Me, too. This is where the inner faculty of discrimination
can play a part.
> I like anyone am afraid of the magnitude of the universe and the
> limited nature of human consciousness.
The limitation of human consciousness has been borne in on
me very intensely at certain times in my life, such as after
my first wife died. My mind seemed such a small dark place,
then. The comfort offered by theosophical teachings on life
after death etc was tempered by the realisation that, for
me, at the intellectual level, they were mostly second-hand
knowledge.

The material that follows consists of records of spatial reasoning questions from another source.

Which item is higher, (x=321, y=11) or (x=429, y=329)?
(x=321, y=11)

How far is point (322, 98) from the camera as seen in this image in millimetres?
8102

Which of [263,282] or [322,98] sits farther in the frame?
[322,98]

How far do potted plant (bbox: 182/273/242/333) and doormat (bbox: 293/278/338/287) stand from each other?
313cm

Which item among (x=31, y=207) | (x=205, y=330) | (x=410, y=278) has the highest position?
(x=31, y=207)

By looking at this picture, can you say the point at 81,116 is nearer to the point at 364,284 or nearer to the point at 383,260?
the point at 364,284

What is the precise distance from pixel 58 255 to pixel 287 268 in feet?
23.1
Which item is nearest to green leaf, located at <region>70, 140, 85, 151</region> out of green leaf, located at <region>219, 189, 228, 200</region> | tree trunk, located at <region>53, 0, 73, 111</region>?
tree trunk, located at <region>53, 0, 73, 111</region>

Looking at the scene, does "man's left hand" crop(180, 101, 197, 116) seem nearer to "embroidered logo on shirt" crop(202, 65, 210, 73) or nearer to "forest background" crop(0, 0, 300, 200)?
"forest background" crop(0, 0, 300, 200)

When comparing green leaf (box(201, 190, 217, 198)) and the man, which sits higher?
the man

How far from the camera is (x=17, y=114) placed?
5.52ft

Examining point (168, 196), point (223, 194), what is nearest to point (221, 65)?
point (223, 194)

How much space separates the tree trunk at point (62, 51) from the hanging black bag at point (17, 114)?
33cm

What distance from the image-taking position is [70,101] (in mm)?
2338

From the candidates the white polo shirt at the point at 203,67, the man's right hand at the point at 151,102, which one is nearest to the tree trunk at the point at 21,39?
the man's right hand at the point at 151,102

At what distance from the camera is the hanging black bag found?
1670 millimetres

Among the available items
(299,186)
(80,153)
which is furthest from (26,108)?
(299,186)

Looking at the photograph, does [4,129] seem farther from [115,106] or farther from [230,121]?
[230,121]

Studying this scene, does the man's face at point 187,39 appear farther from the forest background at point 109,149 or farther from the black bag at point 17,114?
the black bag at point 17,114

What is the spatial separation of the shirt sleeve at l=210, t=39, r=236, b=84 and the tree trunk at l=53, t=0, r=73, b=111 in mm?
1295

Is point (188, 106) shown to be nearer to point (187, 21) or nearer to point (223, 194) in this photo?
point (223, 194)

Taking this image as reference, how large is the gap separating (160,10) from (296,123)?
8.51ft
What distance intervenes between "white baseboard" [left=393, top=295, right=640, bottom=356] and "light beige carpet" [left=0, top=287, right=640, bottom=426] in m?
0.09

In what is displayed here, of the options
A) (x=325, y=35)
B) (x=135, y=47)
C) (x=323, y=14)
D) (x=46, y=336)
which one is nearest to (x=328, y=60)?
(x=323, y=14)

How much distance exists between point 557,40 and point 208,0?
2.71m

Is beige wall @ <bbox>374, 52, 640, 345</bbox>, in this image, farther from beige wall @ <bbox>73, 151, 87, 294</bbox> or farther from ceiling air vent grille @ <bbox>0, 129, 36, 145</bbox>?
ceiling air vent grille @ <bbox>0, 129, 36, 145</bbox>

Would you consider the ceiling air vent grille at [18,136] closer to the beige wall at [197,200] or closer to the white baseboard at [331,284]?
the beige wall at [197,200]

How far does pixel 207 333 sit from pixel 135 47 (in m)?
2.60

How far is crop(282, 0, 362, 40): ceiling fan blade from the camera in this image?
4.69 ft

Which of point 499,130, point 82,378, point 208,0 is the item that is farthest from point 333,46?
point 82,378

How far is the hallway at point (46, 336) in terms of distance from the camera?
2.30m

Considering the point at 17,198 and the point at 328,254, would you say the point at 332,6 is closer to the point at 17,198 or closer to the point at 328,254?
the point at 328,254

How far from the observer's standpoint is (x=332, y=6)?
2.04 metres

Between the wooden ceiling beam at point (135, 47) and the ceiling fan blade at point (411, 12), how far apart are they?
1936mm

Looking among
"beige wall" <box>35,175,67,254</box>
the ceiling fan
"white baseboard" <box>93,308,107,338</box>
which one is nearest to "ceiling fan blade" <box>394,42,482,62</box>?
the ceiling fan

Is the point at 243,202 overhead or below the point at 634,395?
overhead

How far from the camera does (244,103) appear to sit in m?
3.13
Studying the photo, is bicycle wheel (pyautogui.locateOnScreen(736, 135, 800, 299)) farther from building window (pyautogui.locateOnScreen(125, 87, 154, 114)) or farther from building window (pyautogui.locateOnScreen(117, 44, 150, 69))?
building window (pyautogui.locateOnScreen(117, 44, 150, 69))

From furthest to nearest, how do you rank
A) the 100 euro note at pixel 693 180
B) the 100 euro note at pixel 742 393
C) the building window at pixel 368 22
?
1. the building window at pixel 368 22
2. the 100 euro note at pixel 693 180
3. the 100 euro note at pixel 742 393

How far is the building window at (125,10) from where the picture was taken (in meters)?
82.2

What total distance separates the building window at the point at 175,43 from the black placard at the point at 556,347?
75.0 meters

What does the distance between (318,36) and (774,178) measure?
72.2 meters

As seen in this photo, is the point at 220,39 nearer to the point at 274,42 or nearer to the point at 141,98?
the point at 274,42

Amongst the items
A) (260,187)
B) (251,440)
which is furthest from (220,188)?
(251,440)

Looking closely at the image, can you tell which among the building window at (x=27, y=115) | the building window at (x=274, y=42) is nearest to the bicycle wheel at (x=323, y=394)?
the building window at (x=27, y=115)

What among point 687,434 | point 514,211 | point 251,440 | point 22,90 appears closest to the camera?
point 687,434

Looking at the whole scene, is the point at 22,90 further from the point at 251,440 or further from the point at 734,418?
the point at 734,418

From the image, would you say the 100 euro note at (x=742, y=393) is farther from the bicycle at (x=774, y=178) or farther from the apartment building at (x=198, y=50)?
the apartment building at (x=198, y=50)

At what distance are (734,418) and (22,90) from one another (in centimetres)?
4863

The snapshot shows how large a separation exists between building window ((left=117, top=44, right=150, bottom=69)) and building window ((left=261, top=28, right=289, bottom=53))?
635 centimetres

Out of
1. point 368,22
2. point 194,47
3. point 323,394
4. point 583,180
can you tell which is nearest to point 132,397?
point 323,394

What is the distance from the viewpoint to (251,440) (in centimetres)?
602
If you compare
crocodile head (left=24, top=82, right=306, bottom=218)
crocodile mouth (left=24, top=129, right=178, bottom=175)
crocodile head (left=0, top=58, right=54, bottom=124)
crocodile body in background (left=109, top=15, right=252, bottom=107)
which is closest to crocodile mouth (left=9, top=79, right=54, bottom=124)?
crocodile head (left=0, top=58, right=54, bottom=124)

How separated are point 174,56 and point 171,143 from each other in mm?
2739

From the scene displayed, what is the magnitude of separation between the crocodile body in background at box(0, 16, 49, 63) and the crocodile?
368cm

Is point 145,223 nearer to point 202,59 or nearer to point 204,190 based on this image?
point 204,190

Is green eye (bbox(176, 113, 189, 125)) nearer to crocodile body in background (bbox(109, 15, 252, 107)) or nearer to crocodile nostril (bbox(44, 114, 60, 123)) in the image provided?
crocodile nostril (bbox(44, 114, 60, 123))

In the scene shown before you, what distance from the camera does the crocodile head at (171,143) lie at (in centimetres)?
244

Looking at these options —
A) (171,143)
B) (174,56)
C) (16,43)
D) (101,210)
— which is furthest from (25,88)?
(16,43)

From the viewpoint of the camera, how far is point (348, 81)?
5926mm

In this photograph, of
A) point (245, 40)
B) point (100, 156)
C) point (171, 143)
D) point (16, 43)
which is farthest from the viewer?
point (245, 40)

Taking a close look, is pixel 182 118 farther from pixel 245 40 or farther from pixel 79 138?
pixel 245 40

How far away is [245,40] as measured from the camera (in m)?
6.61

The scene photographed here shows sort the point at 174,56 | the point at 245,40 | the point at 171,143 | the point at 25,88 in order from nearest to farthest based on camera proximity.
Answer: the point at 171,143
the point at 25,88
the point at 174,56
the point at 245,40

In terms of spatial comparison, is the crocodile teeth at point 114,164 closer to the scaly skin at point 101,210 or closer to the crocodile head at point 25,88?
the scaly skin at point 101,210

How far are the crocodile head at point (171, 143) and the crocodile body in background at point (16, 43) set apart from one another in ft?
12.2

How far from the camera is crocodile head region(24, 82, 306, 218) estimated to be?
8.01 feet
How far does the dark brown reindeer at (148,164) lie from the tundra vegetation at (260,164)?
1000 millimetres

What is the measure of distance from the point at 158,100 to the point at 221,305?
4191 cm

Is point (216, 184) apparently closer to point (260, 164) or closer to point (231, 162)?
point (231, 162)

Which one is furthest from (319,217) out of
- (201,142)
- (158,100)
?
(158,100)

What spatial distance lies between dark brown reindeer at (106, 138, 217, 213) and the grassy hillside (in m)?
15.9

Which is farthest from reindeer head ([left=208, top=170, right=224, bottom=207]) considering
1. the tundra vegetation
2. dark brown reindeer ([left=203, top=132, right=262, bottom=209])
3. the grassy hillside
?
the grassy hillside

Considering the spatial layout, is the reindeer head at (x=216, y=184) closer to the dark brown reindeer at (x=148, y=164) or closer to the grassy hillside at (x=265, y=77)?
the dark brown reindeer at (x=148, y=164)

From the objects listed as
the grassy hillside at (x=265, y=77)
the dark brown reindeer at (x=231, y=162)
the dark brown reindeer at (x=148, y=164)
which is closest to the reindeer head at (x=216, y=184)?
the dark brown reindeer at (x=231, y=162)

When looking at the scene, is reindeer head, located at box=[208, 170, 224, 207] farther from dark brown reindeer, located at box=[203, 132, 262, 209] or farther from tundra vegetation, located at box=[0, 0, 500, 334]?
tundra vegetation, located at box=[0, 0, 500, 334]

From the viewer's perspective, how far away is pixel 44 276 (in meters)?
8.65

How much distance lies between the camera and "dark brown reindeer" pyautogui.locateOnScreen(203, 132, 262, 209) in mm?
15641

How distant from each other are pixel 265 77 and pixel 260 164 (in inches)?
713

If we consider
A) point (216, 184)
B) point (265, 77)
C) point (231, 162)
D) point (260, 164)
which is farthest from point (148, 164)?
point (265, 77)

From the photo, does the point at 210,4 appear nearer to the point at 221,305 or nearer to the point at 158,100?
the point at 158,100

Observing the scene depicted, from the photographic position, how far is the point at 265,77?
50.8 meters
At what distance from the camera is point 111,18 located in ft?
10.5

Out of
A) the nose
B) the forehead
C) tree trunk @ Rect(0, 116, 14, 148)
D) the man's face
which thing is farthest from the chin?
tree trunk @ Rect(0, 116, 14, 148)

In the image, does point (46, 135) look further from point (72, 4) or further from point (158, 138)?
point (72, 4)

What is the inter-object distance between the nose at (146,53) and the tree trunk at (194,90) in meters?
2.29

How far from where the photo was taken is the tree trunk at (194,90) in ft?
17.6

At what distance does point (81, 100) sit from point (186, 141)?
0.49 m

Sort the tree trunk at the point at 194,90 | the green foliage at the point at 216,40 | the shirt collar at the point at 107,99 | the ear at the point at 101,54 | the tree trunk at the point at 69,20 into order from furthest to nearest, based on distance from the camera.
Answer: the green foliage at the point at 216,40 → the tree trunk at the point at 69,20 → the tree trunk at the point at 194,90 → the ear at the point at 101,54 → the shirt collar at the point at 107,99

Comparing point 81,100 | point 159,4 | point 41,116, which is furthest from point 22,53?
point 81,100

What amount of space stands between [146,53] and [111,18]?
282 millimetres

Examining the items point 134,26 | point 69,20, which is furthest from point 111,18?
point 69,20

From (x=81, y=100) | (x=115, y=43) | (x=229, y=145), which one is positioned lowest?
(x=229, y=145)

I wasn't going to sink my intellectual integrity
by denying this, even though it was painful.
I don't feel the same way now because time has worked a
magic of letting go, and trusting, to some extent. The
universe has this amazing depth and richness on any scale
you look, from the speck of dust to the galaxy. Staggering,
and you're part of it. So my little conscious mind still
feels little, but somehow there's a sense that the rest of
"me" is connected outwards in a sea of light.
> I once told a Christian friend that i in a way envied his
> certainty. I compared our levels of certainty to a wall and a
> thin onions skin. Mine was the onion skin.
Some of my contacts with self-declared Christians have been
interesting warm discussions, and others have been rather
bruising, head-butting exercises. Educational, in
retrospect.
Some kinds of certainty are like an eggshell. Breaking out
of the egg is scary and full of uncertainty, but it's the
prelude to a whole new phase of life. And there's probably
a series of eggshells that we break out of, one by one.
I have Doreen's piece in mind, here, too. She wrote:
> ... He had a book with him on some aspect of Christianity (can't
> remember the book), and we had this wonderful discussion
> involving his Christian point-of-view and on my theosophical
> point-of-view. It was a nonthreatening and stimulating exchange
> and I remember thinking how glad I was that neither one of us got
> bent out of shape, but clearly respected each other's views.
>
> While I was explaining to him about the theosophical concept of
> not acknowledging an anthropomorphic divinity and how we must
> take responsibility for our thoughts and actions, he became
> visibly distressed. He genuinely felt that my outlook on life
> was so hopeless because of not "putting it in God's hands," so to
> speak. Hopeless was the description he used, utterly hopeless.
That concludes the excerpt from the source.